Artikel ini pertama kali tayang di Motherboard.

Arahkan matamu ke kuadaran kanan bawah. Orangnya sedang duduk. Megang obyek kecil kotak kecil berwarna hitam setinggi tatapan mata. Ketemu orangnya? Tak ada keterangan siapa orang ini, tapi ada kemungkinan dia sedang asik berswafoto atau menscroll news feed. Dia sepertinya tengah asik memandangi layar gawai seperti layaknya orang modern melihat gawai mereka. Sepintas, orang ini baru saja melihat tweet goblok atau terhenyak oleh push notification dari Times berisi kekonyolan terbaru Donald Trump. Orang ini bakal tak begitu menarik perhatian, seandainya saja dia berada di masa dan tempat uang. Orang ini terlihat dalam mural multibagian dari era New Deal. Judulnya "Mr. Pynchon and the Settling of Springfield," selanjutnya kita sebut saja sebagai "Settling" biar lebih ringkas. Jelas, mural ini dikerjakan bahkan sebelum ilham tentang iPhone mampir di otak Steve Jobs. mural ini diselesaikan oleh pelukis semi abstrak Italia, Umberto Romano pada tahun 1937. "Settling" terinspirasi sebuah kejadian nyata sebelum Perang Revolusi Amerika Serikat: pertemuan dua suku dari New England, Pocumtuc dan Nipmuc, dan pemukim dari Inggris di desa Agawam (kini Massachusetts) pada tahun 1630an, kira-kira 200 tahun sebelum listrik ditemukan.
Telepon seluler sendiri dalam sejarah tercatat pertama kali diperkenalkan pada 3 April 1973—hampir empat dekade sebelum Steve Jobs membeberkan apa yang dikenal sebagai "satu gawai dengan berbagai fungsi" pada tahun 2007. iPhone sampai saat ini adalah salah satu ponsel paling laris sepanjang sejarah.

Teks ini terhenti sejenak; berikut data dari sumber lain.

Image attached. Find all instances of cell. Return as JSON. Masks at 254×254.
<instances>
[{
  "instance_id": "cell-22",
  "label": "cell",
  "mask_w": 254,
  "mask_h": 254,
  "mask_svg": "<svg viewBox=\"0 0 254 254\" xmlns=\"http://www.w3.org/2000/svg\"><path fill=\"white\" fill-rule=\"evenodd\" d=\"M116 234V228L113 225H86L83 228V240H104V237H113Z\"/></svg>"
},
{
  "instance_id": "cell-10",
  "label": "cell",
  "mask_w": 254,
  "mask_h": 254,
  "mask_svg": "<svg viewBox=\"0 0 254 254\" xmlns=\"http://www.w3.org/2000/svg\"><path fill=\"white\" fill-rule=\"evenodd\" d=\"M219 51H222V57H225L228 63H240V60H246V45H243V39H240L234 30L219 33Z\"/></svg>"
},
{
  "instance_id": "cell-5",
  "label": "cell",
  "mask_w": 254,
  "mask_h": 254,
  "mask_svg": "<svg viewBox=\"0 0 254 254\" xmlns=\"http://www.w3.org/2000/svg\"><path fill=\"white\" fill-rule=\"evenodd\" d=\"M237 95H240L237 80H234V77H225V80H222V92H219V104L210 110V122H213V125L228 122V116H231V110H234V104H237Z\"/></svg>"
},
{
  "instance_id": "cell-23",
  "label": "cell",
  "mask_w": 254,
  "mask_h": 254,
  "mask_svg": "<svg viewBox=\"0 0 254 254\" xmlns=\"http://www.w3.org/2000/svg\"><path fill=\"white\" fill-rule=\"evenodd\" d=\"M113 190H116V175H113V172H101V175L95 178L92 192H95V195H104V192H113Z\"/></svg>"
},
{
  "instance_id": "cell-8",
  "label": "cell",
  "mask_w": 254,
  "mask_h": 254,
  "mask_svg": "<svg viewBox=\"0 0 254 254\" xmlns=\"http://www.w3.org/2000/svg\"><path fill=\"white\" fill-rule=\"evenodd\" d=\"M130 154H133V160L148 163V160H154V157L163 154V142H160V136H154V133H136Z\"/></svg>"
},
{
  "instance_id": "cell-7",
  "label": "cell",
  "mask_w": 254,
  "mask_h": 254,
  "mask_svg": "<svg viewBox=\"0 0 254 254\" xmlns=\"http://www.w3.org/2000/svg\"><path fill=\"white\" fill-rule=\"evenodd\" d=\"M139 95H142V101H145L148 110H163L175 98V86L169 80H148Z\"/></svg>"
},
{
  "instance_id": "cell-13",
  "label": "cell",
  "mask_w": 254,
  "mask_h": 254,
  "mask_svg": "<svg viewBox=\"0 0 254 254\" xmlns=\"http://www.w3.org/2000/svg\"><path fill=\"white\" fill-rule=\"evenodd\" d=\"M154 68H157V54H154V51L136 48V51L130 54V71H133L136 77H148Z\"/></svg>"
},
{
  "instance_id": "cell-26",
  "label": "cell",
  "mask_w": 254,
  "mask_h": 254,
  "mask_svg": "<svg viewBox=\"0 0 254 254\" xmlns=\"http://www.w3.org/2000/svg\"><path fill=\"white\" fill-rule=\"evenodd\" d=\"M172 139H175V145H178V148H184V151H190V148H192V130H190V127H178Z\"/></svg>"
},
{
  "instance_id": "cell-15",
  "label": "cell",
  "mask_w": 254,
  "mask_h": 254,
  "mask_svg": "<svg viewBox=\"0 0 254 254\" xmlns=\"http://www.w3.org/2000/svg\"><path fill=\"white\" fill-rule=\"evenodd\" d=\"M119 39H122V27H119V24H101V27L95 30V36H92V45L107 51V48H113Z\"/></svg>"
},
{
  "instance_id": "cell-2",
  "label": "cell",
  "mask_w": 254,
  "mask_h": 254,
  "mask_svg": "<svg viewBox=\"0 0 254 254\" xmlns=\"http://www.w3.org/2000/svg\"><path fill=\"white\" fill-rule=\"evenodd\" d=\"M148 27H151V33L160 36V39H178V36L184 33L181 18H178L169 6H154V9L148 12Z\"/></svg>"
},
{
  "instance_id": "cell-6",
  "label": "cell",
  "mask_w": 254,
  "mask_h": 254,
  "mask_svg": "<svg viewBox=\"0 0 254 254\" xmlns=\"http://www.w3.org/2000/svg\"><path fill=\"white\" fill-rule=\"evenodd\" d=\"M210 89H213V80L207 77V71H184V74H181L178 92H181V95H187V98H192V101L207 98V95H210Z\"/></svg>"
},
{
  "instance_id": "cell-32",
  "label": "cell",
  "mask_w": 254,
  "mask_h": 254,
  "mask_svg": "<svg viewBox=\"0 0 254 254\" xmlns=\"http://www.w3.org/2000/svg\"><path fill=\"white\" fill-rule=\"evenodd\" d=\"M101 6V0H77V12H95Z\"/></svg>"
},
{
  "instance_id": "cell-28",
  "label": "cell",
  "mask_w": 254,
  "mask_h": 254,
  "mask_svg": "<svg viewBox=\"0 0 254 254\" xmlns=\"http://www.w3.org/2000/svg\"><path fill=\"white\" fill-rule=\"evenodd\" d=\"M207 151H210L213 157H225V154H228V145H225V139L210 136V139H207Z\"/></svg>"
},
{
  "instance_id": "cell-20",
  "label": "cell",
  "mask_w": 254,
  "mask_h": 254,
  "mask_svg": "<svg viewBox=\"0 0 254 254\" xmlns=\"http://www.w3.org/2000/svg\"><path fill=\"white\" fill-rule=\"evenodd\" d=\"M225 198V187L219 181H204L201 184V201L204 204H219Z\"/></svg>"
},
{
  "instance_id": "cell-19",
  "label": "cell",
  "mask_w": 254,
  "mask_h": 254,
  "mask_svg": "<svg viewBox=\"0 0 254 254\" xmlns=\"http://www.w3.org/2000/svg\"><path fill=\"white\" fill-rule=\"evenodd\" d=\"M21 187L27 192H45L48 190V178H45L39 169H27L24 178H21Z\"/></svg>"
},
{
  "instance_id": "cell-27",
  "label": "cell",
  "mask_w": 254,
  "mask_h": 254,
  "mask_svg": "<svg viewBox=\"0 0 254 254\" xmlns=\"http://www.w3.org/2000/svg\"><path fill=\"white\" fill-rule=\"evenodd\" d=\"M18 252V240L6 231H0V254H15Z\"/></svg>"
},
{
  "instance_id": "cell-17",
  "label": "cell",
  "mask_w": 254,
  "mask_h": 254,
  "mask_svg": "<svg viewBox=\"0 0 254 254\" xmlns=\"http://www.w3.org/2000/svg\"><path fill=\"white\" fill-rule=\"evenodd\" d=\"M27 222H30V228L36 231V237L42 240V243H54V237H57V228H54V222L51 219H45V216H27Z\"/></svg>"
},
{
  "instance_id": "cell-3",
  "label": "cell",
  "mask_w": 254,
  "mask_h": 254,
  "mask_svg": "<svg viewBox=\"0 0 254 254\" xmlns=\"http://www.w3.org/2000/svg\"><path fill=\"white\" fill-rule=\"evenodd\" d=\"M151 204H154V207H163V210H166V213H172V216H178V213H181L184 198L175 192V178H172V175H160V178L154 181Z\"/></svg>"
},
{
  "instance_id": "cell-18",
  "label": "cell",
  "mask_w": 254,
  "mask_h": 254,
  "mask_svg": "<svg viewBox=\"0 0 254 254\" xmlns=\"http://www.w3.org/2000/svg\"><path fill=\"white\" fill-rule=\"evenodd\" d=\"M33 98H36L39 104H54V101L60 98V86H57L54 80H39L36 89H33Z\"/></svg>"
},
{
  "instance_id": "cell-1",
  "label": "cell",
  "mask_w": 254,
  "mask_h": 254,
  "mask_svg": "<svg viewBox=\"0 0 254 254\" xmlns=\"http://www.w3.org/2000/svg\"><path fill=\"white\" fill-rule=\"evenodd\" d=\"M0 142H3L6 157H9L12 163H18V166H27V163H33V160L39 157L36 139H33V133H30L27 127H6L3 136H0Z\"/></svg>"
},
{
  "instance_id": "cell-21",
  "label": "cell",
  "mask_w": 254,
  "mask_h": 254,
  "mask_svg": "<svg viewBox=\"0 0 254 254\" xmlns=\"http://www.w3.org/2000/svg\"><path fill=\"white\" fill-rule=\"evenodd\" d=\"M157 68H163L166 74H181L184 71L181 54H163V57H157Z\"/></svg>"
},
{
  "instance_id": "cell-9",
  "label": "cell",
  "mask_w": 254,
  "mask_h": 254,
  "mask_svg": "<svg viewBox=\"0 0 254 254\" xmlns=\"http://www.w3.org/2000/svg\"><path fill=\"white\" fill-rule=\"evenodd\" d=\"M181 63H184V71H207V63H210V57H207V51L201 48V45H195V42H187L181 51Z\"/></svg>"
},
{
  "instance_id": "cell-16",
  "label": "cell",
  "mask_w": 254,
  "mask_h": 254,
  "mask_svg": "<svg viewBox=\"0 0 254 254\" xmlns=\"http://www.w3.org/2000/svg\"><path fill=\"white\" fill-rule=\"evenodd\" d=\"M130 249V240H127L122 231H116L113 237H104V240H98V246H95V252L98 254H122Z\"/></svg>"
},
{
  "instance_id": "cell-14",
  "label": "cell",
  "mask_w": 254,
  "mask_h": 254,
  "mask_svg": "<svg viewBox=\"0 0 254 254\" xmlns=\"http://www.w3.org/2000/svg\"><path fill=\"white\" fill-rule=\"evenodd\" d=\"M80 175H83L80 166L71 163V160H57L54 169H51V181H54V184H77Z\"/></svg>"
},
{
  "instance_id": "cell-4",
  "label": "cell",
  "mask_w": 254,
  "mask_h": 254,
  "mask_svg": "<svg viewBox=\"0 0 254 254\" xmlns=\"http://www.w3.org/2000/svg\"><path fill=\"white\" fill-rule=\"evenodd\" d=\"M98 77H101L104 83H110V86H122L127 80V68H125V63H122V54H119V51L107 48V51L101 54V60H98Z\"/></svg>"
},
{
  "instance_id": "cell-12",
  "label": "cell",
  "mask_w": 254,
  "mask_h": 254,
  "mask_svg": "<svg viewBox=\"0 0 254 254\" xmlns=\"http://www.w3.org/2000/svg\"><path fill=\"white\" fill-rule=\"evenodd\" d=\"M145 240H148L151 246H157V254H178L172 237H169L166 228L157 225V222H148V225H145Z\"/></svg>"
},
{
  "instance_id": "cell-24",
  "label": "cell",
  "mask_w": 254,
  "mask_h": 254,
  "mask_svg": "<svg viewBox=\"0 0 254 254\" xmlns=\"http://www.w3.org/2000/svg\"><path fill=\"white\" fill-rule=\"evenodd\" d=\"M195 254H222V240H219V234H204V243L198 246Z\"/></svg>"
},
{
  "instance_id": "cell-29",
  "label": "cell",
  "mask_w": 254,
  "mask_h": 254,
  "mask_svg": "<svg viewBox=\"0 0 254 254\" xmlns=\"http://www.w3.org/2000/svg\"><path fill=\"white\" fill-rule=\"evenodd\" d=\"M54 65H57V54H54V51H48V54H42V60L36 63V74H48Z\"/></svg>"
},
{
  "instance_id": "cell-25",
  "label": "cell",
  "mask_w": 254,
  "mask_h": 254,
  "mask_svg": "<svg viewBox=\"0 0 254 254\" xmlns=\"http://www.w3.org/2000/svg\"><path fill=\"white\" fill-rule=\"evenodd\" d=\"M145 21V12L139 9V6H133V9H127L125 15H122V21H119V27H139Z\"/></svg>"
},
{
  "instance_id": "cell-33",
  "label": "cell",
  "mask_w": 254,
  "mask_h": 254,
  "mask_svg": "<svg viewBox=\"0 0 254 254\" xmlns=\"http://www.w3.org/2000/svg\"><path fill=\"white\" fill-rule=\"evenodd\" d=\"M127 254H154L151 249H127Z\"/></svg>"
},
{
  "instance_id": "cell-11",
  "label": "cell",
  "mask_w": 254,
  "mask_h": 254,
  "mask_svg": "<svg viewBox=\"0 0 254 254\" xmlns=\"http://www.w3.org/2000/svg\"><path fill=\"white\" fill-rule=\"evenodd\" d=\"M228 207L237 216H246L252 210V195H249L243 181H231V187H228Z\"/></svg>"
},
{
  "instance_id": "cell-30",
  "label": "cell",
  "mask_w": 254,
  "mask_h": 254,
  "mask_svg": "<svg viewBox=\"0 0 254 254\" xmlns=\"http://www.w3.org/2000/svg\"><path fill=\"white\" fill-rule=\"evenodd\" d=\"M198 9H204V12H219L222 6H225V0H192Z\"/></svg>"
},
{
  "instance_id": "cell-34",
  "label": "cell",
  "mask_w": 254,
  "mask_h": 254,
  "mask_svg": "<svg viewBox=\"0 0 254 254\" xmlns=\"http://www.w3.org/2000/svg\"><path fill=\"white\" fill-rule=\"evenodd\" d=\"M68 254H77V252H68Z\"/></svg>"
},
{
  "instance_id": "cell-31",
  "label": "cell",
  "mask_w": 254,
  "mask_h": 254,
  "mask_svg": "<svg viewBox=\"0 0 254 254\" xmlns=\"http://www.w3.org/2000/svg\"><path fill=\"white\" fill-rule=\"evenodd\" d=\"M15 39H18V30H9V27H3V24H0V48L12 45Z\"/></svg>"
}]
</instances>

Kesimpulannya, apapun yang dipegang oleh pria dalam mural tersebut tak mungkin sebuah iPhone. Kalau begitu, apa dong? Tepat sekali, itu pertanyaan kerap muncul saban kali saya teringat "Settling," lelaki yang sedang kita bicarakan terdapat dalam bagian pertama dari empat panel yang menceritakan kembali sejarah New Englaind. Saat ini, mural ini dimiliki oleh United States Postal Museum dan saat ini terpancang di Commonwealth of Massachusetts State Office Building (dulunya gedung Central Post Office) di Springfield. Yang bikin lebih misterius lagi, fokus mural bikinan Romano adalah William Pychon—orangnya ada di tengah pakai baju pink—yang menulis The Meritorious Price of Our Redemption, buku pertama yang dilarang beredar (dan kemudian dibakar) di tanah Amerika Serikat. William kebetulan juga nenek moyang dari novelis Thomas Pynchon yang saat ini masih hidup. Mungkin, saya terlalu banyak membaca novelnya Thomas Pynchon, yang lahir pada tahun—coba tebak—1937, tahun yang sama ketika Romano merampungkan "settling." karya-karya Thomas kebanyakan adalah fiksi paranoid sampai-sampai seorang pakar karya-karya Pynchon pernah bilang pada saya tahun 2012 silam, bahwa karya Thomas Pynchon "tak selalu menggambarkan teknologi sebagai sesuatu yang baik."

Iklan

Mungkin juga saya keseringan berkelakar (bersama teman) tentang pengelana waktu intergalaktik. Mungkin juga karena saya—kendati bekerja untuk publikasi tentang teknologi—masih sering kewalahan menggunakan produk teknologi mendasar. Salah satunya iphone—oplosan antara beragam kandungan Bumi dan kerja-kerja melelahkan dengan bayaran minim. Atau mungkin, ini ada hubungannya dengan usaha melawan kecenderungan untuk memproyeksi kegalauan masa kini melalui narasi genosida yang sudah di-whitewash habis-habisan. Apapun itu, saya enggak bisa berhenti memandangi pria misterius itu. Makin sering saya memoloti sosoknya, makin jelas di mata saya, bahwa gestur lelaki ini benar-benar berasal zaman digital. Belum lagi yang bikin penasaran adalah pose yang digital age banget ini malah lukisan yang dibuat dan menceritakan tentang kejadian jauh sebelum zaman gawai seluler.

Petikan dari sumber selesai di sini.